Clinical studies show that chitinase 3-like-1 (CHI3L1) is a biomarker and predictor of all-cause mortality in heart failure. Studies from our lab demonstrated that CHI3L1 is elevated in hearts post-MI, and CHI3L1 deficiency in mice results in preserved ventricular structure and function post-MI. Furthermore, we found that CHI3L1 is secreted from activated neutrophils but has no effect on neutrophil recruitment in hearts after MI. The goal of the current study was to elucidate mechanisms whereby CHI3L1 contributes to exacerbated cardiac dysfunction after MI. Post-MI neutrophil recruitment is followed by the sequential programming of macrophages to pro-inflammatory or pro-reparative phenotypes. We sought to determine the impact of neutrophil-secreted CHI3L1 on macrophage polarization. Activated neutrophils isolated from Chil1 +/+ and Chil1 -/- mice were co-cultured with bone marrow-derived macrophages. We found that macrophages directly co-cultured with Chil1 -/- but not Chil1 +/+ neutrophils showed upregulation of the pro-reparative markers, Chil4 and Arg1 (n=5/group, p<0.05). Additionally, direct co-culture of Chil1 -/- neutrophils and macrophages showed trends towards downregulation of the pro-inflammatory polarization markers, Il1b and Tnfa relative to macrophages co-cultured with Chil +/+ neutrophils. These data suggest that neutrophil-derived CHI3L1 may antagonize signaling to polarize macrophages towards a pro-reparative phenotype that may explain delayed scar formation and exacerbated ventricular dysfunction after MI. Future efforts will elucidate the signaling role of CHI3L1 associated with neutrophil extracellular traps (NETs) on macrophage function.

Abstract P3158: Extracellular Vesicles From Ischemic Myocardium Mediate Regulatory T Cell Dysfunction Through MicroRNA-1-mediated Suppression Of VEGF-A

Motivation: Myocardial infarction (MI) triggers an efflux of pro-inflammatory extracellular vesicles (EVs) from the heart into the circulation. Here, we test the hypothesis that circulating ischemic heart EVs (iEVs) attenuate regulatory T cell (Treg) proliferation and function post-MI. Methods: Hearts were explanted from mice and Langendorff-perfused with Tyrode buffer either continuously for two hours (nonischemic), or subjected to no-flow for 30 min, and reperfused for 1.5h.
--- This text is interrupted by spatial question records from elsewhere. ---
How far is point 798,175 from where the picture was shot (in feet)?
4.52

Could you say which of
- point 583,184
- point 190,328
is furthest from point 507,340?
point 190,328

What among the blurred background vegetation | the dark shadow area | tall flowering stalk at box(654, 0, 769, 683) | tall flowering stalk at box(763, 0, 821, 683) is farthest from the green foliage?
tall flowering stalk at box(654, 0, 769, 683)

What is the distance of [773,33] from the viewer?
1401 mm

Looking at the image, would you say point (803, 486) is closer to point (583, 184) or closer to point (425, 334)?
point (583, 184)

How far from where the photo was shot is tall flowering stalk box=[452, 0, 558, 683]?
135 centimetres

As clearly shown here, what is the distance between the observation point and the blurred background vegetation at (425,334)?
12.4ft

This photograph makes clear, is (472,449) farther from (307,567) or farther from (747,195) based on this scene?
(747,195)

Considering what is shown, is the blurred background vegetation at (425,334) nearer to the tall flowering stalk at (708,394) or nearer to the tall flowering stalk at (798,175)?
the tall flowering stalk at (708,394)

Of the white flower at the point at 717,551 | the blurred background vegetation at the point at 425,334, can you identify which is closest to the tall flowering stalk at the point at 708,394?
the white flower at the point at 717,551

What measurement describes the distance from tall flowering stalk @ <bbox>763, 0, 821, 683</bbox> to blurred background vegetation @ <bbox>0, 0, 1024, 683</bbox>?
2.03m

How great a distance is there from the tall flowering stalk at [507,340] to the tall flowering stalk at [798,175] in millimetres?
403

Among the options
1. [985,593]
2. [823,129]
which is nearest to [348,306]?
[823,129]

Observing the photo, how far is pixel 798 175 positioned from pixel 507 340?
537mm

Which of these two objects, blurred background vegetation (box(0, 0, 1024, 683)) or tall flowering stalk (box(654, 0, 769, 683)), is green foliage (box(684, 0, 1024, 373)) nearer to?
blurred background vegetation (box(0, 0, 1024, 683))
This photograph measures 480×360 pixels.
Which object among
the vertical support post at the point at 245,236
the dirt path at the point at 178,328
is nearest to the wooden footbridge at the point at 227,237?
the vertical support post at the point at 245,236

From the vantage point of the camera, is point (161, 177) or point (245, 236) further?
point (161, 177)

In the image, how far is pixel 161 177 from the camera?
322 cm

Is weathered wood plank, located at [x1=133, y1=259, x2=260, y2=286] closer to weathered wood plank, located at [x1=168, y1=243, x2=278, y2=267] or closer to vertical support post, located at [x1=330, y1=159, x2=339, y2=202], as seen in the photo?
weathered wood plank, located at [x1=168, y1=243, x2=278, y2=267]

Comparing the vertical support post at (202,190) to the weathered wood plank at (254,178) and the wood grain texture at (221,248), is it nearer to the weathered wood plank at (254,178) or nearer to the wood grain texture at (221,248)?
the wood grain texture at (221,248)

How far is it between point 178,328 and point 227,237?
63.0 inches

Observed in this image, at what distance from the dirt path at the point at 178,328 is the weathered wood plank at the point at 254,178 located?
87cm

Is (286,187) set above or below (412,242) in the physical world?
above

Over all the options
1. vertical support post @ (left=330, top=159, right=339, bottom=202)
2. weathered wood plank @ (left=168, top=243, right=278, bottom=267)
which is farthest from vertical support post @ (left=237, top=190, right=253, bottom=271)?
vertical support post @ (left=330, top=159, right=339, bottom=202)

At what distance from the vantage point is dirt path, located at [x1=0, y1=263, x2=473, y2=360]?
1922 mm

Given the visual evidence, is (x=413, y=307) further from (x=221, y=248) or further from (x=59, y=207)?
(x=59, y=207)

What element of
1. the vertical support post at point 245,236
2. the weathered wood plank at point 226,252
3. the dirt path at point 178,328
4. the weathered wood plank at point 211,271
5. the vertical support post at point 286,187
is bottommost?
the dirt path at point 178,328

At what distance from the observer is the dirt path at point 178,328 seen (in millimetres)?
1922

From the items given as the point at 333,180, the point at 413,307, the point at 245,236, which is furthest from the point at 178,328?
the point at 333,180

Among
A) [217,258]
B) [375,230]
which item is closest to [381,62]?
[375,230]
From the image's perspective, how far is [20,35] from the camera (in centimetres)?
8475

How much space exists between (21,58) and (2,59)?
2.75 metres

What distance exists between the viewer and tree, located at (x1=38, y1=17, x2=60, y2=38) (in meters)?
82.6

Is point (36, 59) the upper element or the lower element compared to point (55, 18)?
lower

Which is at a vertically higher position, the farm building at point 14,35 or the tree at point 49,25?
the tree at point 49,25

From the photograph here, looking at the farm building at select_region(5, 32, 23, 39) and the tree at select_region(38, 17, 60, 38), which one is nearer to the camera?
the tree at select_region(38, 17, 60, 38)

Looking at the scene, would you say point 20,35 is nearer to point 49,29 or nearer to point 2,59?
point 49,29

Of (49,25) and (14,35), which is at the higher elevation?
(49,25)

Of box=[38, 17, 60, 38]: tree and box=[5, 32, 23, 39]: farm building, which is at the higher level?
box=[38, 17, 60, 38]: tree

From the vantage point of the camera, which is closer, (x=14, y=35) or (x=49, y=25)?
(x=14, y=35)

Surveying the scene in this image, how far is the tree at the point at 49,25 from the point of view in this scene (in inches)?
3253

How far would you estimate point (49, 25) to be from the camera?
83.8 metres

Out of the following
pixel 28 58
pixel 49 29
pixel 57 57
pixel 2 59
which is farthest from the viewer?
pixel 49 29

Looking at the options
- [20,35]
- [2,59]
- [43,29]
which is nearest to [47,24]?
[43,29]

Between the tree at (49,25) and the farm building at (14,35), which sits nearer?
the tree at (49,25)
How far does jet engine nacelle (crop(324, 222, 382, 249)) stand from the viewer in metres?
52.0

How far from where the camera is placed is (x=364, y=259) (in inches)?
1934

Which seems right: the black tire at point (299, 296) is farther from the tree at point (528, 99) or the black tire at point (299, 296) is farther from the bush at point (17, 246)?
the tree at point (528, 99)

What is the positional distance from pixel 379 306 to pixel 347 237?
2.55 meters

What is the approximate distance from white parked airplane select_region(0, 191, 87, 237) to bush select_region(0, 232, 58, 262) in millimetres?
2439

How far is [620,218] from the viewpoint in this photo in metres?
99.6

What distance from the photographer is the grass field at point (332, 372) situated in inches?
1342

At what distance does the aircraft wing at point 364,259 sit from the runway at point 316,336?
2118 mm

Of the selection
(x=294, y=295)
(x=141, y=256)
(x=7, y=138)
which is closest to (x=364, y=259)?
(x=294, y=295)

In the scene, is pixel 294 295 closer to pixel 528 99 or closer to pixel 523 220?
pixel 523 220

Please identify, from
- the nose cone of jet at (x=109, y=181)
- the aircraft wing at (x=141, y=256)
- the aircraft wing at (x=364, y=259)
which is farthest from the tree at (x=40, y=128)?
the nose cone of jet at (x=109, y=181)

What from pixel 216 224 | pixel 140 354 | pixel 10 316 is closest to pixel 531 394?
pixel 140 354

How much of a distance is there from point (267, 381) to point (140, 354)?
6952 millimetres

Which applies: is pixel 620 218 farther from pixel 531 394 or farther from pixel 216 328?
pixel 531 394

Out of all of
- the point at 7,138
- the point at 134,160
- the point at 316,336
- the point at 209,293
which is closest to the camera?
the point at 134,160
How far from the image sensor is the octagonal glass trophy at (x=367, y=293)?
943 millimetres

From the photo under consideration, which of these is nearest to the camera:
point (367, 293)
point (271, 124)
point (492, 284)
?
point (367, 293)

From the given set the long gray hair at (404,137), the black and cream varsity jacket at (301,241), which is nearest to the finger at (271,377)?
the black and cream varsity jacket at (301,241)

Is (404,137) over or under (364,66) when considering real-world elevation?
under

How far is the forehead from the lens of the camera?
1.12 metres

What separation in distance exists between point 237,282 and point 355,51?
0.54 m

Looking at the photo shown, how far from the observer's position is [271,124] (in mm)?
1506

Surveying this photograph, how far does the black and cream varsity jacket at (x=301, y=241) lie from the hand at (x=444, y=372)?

Heart effluent (~700ml) was collected for EV isolation by ultracentrifugation. EV size and concentration were measured by nanoparticle tracking analysis; EV markers were characterized by western blot. EVs from nonischemic heart effluent (nEVs) served as controls. RNA sequencing (RNAseq) followed by qPCR validation was used to identify microRNAs in EVs. Assessments of human Tregs included cell proliferation (Cell Counting Kit-8 assay), IL-10 production (qPCR of Tregs, and ELISA of Treg-conditioned media), and RNAseq after exposure to EVs. In vivo, an antagomir was administered retro-orbitally immediately post-MI, and splenic Tregs were measured by flow cytometry 7 days post-MI. Findings: MiR-1-3p was highly enriched in iEVs compared to nEVs. Exposure of human Tregs to iEVs or a miR-1 mimic resulted in decreased proliferation ( P <0.0001, N=8) and production of IL-10 (qPCR: P<0.0001, n=9; ELISA: P <0.0001, N=6) compared to nEVs. Antagomir-1 reversed iEV- and miR-1-induced inhibition of Treg proliferation. RNAseq on human Tregs revealed that VEGF-A, a miR-1 target gene, was suppressed after exposure to iEVs compared to nEVs. In vivo, the number of splenic Tregs decreased on day 7 post-MI, with a concomitant decrease in IL-10 + and VEGF-A + Tregs. Intriguingly, administration of antagomiR-1 restored numbers of splenic IL10 + and VEGF-A + Treg cells. Conclusions: iEVs cause Treg dysfunction by transferring miR-1. In turn, miR-1 suppresses VEGF-A, a known modulator of Treg function. Our findings reveal novel paracrine modulation of immune cells by ischemic myocardium. Targeting EV signaling post-MI represents a potential new strategy to augment Treg-mediated tissue repair.